Bien que le maniement n’évolue que très peu au fil de la progression, le gameplay s’enrichit d’une mécanique de jeu centrale par niveau et ces mécaniques s’avèrent souvent très intelligentes, mêlant même par moment la plate-forme à la réflexion. La manière dont le level-design va être impacté par nos actions, un dash pouvant notamment entraîner des mouvements de plates-formes sinon immobiles, force le joueur a pensé ses actions à l’avance, quand et comment il va user des capacités qui lui sont alloués, notamment du dash à usage limité dans les airs… et c’est de là que Celeste tire une bonne partie de sa technicité.

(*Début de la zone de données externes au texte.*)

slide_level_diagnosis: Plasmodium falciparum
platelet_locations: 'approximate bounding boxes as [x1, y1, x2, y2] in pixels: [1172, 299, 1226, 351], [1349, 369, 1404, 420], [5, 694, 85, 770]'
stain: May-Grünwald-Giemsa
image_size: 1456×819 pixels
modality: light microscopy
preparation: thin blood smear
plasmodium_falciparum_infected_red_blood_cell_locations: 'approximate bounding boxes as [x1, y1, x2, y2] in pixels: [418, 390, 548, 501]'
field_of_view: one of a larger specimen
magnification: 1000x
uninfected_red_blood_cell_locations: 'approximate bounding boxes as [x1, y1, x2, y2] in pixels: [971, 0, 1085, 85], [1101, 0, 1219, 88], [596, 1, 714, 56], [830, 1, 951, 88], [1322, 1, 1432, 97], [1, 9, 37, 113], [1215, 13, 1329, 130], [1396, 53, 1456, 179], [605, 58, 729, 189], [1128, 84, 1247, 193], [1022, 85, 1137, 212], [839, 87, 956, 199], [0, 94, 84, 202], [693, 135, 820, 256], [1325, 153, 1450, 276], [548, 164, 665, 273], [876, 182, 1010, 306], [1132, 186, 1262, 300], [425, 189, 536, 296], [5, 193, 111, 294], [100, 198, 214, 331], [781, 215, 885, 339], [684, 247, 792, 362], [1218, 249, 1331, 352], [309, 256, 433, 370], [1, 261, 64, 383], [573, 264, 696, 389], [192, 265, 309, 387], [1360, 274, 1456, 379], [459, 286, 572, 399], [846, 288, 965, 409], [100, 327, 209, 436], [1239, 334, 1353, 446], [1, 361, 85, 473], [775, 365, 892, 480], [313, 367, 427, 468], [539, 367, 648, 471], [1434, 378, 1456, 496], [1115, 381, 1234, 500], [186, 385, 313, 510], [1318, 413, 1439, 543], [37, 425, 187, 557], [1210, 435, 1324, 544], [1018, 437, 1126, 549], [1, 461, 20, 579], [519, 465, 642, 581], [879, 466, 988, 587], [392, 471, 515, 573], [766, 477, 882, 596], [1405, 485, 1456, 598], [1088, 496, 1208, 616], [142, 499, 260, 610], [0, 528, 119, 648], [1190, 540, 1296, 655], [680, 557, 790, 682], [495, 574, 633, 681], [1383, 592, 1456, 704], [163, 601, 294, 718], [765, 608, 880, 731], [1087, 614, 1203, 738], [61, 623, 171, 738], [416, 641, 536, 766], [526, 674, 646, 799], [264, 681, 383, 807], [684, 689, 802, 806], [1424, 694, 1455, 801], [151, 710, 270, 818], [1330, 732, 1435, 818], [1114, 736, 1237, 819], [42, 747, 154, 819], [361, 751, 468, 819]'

Les quelques boss du jeu, ou assimilés, proposeront également de nouvelles situations de jeu originales et intéressantes tout en profitant également de cette maîtrise de la difficulté. Ne m’ayant demandé que 6 petites heures pour faire la trame principale, la générosité du contenu se trouve dans les défis annexes, modes difficiles et mondes cachés, un choix qui me va très bien, ces 6 heures étant très bien rythmées et maîtrisées. Si je suis donc déjà beaucoup plus convaincu par cette partie ludique que je trouve très maîtrisée, voyons si c’est le cas également pour les questions scénaristiques et narratives.



SCENARIO / NARRATION : ★★★★★★★☆☆☆



Nous contant l’histoire d’une jeune fille se lançant dans l’ascension d’une montagne mystique, l’aventure se révèle très rapidement et explicitement être une métaphore de la dépression et de la lutte pour en sortir, la protagoniste sujette à des crises d’angoisse, n’osant pas toujours dire ce qu’elle a sur le cœur, n’aimant pas une partie d’elle-même… Ce sujet mature et complexe a suscité l’admiration de beaucoup de critiques, personnellement j’ai trouvé ce traitement de la dépression assez simpliste et prévisible, bien qu’efficace. J’ai pourtant été émerveillé lors des premières heures de jeu quand j’ai vu que le scénario jonglait entre passages réels et cauchemars, que le mal-être de la protagoniste semblait se matérialiser en ennemis et obstacles...


Néanmoins, ces concepts ambitieux faisant que l’on doive constamment interpréter si ce que l’on voit relève d’un rêve ou de la réalité, si les niveaux seraient générés par l’imagination du personnage et que l’on devrait faire le lien entre ce que l’on voit et ce que l’on apprend de l’histoire... sont assez peu exploités. Par exemple, beaucoup de choix esthétiques ne semblent pas vraiment découler d’un élément de l’inconscient en particulier, aucune révélation sur le passé du personnage ne surprendra, des personnages et événements sont rajoutés sans lien avec la vie de Madeline pour constituer presque des péripéties intermédiaires…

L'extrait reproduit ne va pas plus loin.